## Things to do
1. Render this sentence from the museum article in Spanish: "Japan was still fighting on in the Pacific, and even after it surrendered on August 15, 1945, the anxiety continued for many who still had no news."
2. Write out the passage of the museum article between "The exhibition of" and "had no news.", inclusive.

## Document
════════════════

Wisbech and Fenland Museum is marking VJ Day with an exhibition spotlighting local servicemen who fought in the Far East.

‘VJ Day - the End of the War for Wisbech’ is the town museum's tribute to mark the 80th anniversary of the first Victory over Japan Day in August 1945.

The exhibition of photographs, documents and newspaper cuttings shows how a high proportion of local families were still awaiting news of loved ones fighting, lost or captive in the Far East as the rest of the world celebrated the end of World War Two on VE Day, four months before.

Soldiers of the Cambridgeshire Regiment parading on Queens Road, Wisbech at the start of World War Two. Copyright: The Pentelow family
Soldiers of the Cambridgeshire Regiment parading on Queens Road, Wisbech at the start of World War Two. Copyright: The Pentelow family

Japan was still fighting on in the Pacific, and even after it surrendered on August 15, 1945, the anxiety continued for many who still had no news.

Wisbech and Fenland Museum curator Robert Bell and chairman of the Museum Friends Paul McGregor, author of ‘A Wickedly Inept Political Sacrifice’ about the surrender of Singapore to the Japanese in 1942, have collaborated on curating the display on show on Friday and Saturday August 15 and 16 from 11am to 3pm.

Robert said: “While people celebrated VE Day with gusto, at the time there would have been local people who would have been anxiously thinking of their loved ones still fighting in the Far East or held as POWs by the Japanese.

════════════════

## Record excerpts

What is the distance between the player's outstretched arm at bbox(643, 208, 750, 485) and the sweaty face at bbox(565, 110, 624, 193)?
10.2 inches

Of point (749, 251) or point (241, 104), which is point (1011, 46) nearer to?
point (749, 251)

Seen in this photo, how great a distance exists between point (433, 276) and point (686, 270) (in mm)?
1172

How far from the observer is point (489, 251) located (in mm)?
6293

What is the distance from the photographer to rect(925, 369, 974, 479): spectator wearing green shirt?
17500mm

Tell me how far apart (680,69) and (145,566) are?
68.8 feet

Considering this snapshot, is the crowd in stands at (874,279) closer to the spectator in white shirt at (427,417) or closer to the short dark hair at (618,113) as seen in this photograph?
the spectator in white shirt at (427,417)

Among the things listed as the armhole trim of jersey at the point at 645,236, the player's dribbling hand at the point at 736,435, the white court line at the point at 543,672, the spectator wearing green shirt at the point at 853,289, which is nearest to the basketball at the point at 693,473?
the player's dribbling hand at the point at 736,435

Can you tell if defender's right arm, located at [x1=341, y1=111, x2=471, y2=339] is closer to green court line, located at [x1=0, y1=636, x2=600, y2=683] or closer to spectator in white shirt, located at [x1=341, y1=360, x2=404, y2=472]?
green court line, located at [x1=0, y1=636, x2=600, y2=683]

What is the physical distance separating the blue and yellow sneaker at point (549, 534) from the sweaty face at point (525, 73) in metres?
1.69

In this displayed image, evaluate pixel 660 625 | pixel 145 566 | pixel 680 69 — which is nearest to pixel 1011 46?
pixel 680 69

════════════════

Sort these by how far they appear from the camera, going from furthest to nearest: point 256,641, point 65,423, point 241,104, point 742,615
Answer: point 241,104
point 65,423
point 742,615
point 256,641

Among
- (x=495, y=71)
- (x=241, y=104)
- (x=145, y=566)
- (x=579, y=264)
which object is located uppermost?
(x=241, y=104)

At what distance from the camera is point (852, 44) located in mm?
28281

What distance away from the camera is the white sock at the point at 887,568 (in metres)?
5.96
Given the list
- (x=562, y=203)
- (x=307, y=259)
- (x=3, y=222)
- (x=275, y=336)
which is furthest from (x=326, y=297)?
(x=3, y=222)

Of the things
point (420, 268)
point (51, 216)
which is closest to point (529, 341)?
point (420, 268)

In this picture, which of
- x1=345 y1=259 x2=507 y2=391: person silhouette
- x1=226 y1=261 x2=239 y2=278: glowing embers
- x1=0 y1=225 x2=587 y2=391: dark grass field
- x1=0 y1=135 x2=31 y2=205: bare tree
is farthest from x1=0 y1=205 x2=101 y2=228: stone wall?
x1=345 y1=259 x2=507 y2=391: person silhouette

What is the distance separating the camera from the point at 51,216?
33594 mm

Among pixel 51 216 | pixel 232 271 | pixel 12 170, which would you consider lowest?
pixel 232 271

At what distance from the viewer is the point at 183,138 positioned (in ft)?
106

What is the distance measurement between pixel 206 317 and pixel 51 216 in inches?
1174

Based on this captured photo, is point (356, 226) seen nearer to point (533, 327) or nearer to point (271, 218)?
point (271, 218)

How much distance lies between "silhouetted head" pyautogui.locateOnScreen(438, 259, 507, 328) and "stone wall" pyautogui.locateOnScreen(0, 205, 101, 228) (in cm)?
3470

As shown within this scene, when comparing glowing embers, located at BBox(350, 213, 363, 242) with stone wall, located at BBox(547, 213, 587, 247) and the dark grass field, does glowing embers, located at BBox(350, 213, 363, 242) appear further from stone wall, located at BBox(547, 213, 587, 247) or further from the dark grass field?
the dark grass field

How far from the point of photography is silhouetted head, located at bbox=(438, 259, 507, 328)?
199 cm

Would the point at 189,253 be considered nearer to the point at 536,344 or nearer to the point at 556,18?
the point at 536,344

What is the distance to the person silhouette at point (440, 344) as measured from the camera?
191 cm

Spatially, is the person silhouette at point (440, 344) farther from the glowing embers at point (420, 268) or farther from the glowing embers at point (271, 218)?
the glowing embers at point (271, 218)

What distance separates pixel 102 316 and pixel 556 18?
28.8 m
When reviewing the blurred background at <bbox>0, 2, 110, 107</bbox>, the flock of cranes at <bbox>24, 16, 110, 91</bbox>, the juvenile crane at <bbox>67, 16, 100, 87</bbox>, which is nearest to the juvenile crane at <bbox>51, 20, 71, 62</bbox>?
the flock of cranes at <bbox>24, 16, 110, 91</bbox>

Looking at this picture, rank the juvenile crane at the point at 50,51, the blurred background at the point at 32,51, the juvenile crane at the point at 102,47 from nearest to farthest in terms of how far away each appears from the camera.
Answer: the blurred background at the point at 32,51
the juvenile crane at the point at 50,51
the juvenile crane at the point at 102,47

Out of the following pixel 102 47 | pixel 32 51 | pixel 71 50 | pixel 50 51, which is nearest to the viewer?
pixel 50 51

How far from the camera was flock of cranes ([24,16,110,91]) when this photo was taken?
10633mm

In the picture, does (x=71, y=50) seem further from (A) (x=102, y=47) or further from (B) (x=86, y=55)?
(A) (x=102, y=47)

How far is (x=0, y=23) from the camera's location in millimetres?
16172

════════════════

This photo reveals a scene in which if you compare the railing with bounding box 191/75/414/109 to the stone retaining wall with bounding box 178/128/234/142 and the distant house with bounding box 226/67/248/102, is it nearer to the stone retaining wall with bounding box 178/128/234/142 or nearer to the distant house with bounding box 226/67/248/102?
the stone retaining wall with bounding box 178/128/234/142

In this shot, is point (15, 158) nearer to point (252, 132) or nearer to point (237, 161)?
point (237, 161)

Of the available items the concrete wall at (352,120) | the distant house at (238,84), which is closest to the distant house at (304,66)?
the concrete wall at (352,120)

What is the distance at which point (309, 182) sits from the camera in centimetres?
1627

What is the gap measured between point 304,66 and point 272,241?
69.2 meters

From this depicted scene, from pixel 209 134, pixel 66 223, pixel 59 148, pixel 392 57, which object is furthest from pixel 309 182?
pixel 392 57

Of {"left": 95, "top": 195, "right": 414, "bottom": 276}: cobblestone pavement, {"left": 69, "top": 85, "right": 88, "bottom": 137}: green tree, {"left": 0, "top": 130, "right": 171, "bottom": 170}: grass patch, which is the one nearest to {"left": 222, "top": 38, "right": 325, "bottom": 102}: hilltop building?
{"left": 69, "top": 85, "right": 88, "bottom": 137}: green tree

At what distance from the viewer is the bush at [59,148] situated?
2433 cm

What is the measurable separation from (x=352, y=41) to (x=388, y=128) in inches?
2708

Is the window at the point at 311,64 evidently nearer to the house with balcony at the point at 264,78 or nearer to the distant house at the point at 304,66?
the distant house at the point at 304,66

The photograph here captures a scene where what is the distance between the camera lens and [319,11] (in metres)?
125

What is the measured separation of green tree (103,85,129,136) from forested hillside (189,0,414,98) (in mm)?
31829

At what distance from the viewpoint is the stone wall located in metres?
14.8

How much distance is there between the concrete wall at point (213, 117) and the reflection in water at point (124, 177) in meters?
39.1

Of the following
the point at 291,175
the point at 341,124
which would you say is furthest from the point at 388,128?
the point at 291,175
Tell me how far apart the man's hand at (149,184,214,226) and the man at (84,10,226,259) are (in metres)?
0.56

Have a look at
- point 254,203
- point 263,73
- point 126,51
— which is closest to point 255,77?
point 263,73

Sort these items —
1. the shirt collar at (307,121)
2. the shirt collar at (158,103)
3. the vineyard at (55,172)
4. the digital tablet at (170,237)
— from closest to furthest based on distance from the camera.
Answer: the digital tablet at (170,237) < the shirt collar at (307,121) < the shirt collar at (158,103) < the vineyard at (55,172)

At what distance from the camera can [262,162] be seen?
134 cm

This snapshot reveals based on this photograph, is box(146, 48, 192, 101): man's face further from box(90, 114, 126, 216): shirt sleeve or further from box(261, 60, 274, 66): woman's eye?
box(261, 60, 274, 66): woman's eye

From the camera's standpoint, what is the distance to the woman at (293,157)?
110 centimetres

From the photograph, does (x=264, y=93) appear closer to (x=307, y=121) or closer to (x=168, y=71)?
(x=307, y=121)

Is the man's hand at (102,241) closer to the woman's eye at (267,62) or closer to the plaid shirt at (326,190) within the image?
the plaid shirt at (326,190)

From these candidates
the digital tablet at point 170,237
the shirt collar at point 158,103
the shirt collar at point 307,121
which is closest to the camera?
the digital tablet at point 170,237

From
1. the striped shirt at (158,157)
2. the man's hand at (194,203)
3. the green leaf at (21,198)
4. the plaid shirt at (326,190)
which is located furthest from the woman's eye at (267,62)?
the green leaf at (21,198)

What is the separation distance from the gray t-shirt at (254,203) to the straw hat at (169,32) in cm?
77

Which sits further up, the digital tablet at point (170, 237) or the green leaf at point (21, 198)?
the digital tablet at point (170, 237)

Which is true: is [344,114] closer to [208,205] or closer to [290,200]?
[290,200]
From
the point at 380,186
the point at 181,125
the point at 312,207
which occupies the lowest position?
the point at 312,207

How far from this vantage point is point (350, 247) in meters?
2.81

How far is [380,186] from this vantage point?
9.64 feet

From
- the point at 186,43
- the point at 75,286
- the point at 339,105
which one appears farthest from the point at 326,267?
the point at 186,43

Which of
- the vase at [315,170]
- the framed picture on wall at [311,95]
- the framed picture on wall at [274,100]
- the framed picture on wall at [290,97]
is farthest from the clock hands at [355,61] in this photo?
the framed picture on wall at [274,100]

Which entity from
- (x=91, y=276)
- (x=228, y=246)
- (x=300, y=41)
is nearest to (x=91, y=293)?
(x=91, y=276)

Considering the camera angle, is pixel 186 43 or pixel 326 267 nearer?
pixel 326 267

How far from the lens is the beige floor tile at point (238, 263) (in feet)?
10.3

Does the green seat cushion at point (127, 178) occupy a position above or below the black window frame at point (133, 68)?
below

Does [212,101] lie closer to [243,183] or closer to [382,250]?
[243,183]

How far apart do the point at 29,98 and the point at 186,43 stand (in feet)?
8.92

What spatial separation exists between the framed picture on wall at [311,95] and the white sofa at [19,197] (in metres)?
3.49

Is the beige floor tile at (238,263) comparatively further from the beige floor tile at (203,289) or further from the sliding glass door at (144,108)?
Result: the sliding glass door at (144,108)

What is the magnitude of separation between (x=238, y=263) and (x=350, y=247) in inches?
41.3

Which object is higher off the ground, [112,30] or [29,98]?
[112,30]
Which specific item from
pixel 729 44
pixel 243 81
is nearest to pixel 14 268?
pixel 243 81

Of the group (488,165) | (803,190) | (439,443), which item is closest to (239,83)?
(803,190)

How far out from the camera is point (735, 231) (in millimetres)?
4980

════════════════

## Solutions below
1. Japón seguía combatiendo en el Pacífico, e incluso después de rendirse el 15 de agosto de 1945, la angustia continuó para muchos que aún no tenían noticias.

2.
The exhibition of photographs, documents and newspaper cuttings shows how a high proportion of local families were still awaiting news of loved ones fighting, lost or captive in the Far East as the rest of the world celebrated the end of World War Two on VE Day, four months before.

Soldiers of the Cambridgeshire Regiment parading on Queens Road, Wisbech at the start of World War Two. Copyright: The Pentelow family
Soldiers of the Cambridgeshire Regiment parading on Queens Road, Wisbech at the start of World War Two. Copyright: The Pentelow family

Japan was still fighting on in the Pacific, and even after it surrendered on August 15, 1945, the anxiety continued for many who still had no news.